To all of those responses theoretical or prophesized lol I ask in turn -why then has the CEO of Bluesky not ruled out serving ads to users as a way of monetizing the currently unprofitable nascient social network?

This isn't a conversation about details no matter how much people will try to steer it there with an air of expert authority. This is a conversation about values and how we embue them in the structures of our communities.

Bluesky is a for-profit business with investors who will seek a return on their investment. Until proven otherwise we must assume they will monetize similarly to the way every other social media company has so far. The words that people who work for Bluesky are less important than this basic economic reality.

To Explain Specifically

The basic idea of the Bluesky architecture at least how I understand it as it is implemented now is that yes anybody can host their own node to a network in Bluesky, and one can theoretically form alternative private networks between these nodes that are unconnected and thus decentralized from Bluesky the corporation/central servers themselves.
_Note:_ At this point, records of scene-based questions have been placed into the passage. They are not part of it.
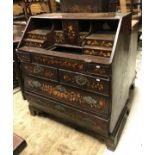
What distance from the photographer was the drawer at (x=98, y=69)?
1162 mm

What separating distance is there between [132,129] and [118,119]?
0.57 ft

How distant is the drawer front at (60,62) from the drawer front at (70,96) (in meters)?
0.18

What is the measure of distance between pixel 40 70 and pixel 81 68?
0.42 m

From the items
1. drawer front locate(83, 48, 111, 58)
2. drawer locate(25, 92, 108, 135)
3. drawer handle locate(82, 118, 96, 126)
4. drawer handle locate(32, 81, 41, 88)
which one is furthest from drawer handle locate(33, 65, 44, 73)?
drawer handle locate(82, 118, 96, 126)

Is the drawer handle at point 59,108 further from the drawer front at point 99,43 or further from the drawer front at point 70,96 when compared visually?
the drawer front at point 99,43

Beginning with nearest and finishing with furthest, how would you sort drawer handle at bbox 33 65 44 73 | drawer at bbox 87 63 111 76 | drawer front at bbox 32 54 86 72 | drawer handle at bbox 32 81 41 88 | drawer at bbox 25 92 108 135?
drawer at bbox 87 63 111 76 → drawer front at bbox 32 54 86 72 → drawer at bbox 25 92 108 135 → drawer handle at bbox 33 65 44 73 → drawer handle at bbox 32 81 41 88

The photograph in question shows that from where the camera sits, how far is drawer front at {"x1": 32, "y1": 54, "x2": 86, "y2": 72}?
1.28 m

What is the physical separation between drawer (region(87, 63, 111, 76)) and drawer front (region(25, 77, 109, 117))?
184 mm

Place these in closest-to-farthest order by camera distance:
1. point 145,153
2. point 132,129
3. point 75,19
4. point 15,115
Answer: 1. point 145,153
2. point 75,19
3. point 132,129
4. point 15,115

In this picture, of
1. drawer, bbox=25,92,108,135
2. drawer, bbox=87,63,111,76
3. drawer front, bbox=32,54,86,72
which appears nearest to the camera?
drawer, bbox=87,63,111,76

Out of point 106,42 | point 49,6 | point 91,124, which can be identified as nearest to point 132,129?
point 91,124

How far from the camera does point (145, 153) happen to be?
30.6 inches

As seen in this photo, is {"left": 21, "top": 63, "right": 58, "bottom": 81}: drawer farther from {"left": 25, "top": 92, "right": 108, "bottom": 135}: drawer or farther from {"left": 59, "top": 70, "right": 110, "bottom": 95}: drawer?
{"left": 25, "top": 92, "right": 108, "bottom": 135}: drawer
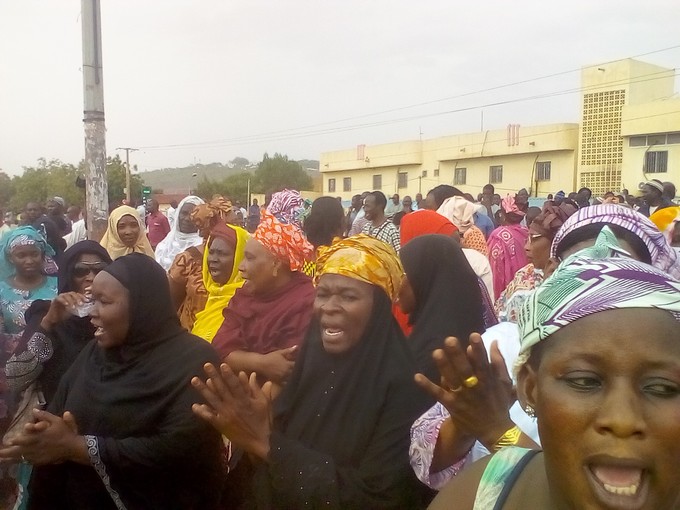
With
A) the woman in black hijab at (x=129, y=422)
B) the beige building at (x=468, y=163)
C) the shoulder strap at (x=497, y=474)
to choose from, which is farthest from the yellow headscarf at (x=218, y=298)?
the beige building at (x=468, y=163)

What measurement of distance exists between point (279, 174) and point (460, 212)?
53885mm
However, to join the main conversation, the main endorsed centralized channels of conversation all the people you want to talk to are on, you have to fully subscribe to the centralized authority of Bluesky and their servers in terms of everything, content moderation, ads, whatever when you participate in that "channel".
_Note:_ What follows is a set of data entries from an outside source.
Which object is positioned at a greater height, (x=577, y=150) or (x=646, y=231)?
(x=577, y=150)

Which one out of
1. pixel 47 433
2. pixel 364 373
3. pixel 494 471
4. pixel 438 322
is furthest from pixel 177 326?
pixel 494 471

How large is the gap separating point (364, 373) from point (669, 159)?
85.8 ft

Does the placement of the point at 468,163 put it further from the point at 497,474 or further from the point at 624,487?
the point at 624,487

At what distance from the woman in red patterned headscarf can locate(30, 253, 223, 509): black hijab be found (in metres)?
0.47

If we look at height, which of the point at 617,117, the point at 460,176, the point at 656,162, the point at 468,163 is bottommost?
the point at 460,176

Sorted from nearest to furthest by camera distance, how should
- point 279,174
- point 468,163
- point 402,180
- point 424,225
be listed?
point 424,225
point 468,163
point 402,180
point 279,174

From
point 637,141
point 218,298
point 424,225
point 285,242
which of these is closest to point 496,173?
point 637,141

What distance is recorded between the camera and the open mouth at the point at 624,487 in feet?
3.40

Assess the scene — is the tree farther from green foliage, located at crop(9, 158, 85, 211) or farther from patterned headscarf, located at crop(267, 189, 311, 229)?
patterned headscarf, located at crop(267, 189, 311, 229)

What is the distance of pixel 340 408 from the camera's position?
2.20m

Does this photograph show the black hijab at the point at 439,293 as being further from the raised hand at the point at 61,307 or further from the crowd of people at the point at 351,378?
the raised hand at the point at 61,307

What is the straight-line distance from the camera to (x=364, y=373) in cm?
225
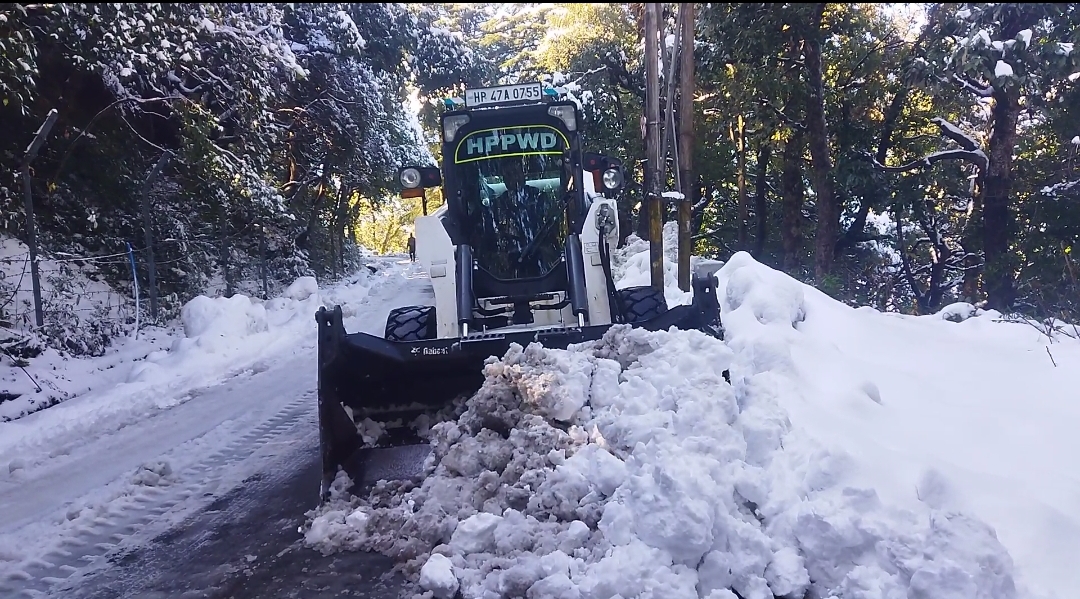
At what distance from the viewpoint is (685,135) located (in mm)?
9711

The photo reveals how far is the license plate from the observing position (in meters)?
6.79

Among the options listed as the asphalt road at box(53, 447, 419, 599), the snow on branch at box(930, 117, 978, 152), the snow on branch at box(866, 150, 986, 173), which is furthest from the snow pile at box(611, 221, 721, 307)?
the asphalt road at box(53, 447, 419, 599)

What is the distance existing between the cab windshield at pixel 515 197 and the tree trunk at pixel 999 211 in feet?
34.2

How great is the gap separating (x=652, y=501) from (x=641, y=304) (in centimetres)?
320

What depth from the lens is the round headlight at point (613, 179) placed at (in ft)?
20.3

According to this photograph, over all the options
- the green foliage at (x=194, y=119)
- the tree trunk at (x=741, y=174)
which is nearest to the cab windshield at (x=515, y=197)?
the green foliage at (x=194, y=119)

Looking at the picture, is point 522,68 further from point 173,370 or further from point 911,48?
point 173,370

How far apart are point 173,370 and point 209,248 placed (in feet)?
22.9

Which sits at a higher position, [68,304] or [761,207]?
[761,207]

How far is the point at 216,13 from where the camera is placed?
11.0m

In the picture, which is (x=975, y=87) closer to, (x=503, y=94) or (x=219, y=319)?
(x=503, y=94)

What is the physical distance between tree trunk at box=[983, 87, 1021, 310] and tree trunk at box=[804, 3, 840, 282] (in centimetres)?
275

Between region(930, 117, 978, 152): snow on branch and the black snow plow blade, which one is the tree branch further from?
the black snow plow blade

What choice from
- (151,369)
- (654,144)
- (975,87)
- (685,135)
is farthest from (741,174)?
(151,369)
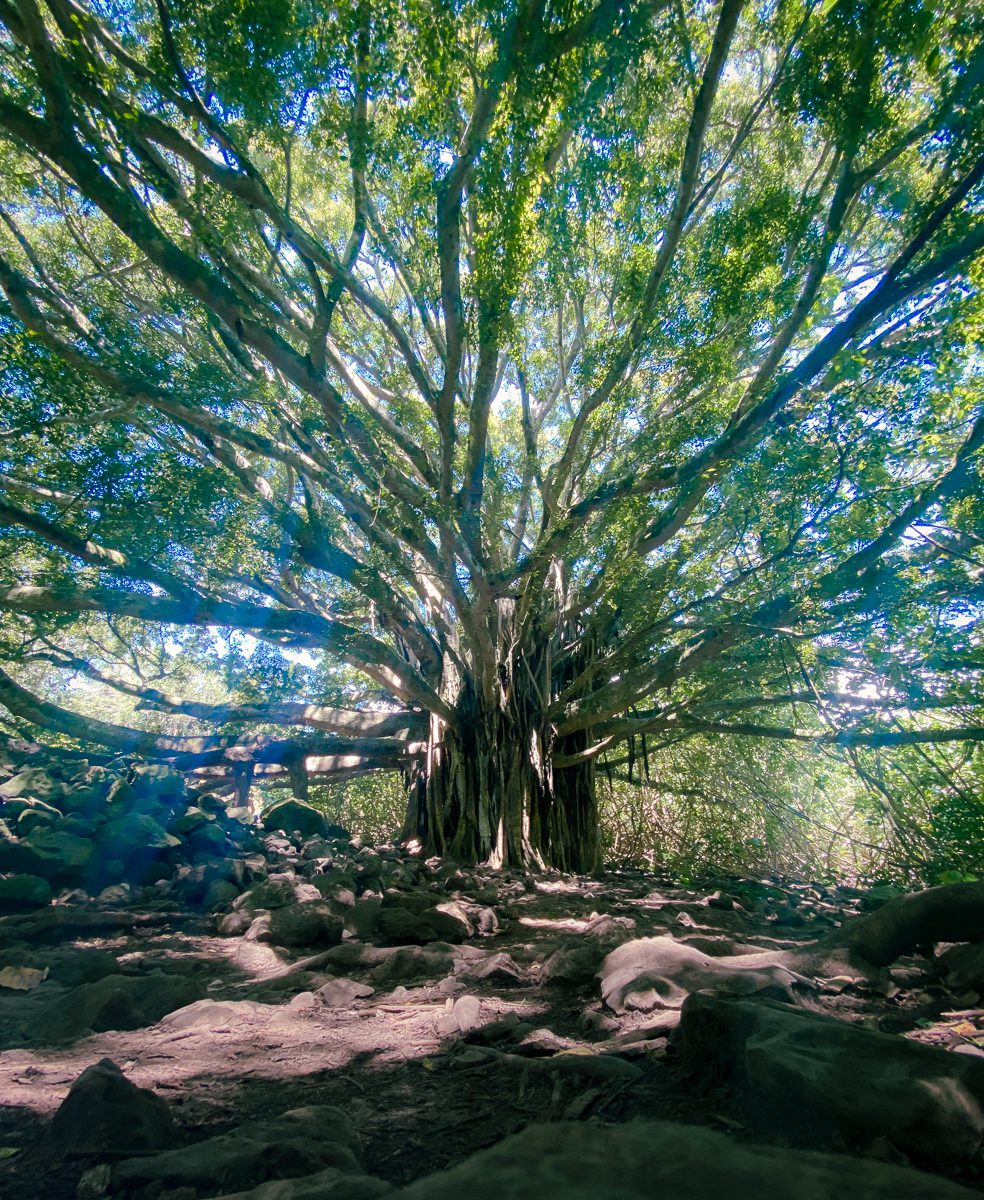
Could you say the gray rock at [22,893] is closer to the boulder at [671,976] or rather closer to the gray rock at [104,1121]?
the gray rock at [104,1121]

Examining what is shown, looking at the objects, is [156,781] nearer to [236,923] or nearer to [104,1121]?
[236,923]

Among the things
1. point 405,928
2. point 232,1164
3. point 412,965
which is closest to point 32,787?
point 405,928

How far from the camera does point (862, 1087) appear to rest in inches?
56.9

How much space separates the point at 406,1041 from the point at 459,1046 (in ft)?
0.76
This might seem like a small detail, it seems like I just said that Bluesky can be used as a decentralized social network and yes theoretically it can, but the fediverse, mastodon, lemmy, piefed, peertube and other software projects were designed to mitigate the suffocating of the periphery that the network effect creates. Communities here can grow from small pieces floating nearby other larger pieces, it isn't an all or nothing participation in one massive commons controlled by a centralized power that allows small private alternatives to hopelessly wilt in its glare...

So then what about Threads? That is a more interesting question, but even in this case my first question is why is Meta interested fundamentally in the fediverse... and why now? If they had any interest other than a narrow attempt to hedge their bets and jump on the bandwagon so they can say they are doing so, they would have funded tiny little accelerator projects exploring this kind of thing LONG ago.

If you listen to any of this long rant, please ask yourself this question. Why are massive social media companies, with so much cash on hand they might as well be small countries, only putting serious effort into creating decentralized social media technology and building out the infrastructure NOW after the path forward was already blazed? Where were they when the fediverse was still just mostly a cute idea without practical infrastructure built out and standards agreed to?

When talking about whether a specific corporate social media platform is decentralized or not you cannot ignore this context, these foundations had already been laid and fairly well built up by a small rag tag team of developers working almost entirely as volunteers funded on a yearly budget so small it wouldn't cover a single dinner check for the executives of Meta.

An aside... also consider the implications of the massive amount of computation that the architecture of Bluesky is set up to require for moderation of channels with the claims they are making about needing channels to processed by servers to be fed back to nodes in turn. Consider the difference in power/leverage between small nodes and massive communities in a situation where moderation is done by humans doing moderation (with automated screening tools to help maybe, but ultimately human) vs when moderation is done by applying a prohibitively expensive amount of computing power to the raw firehose of conversation. The difference is who gets to moderate public spaces and who doesn't.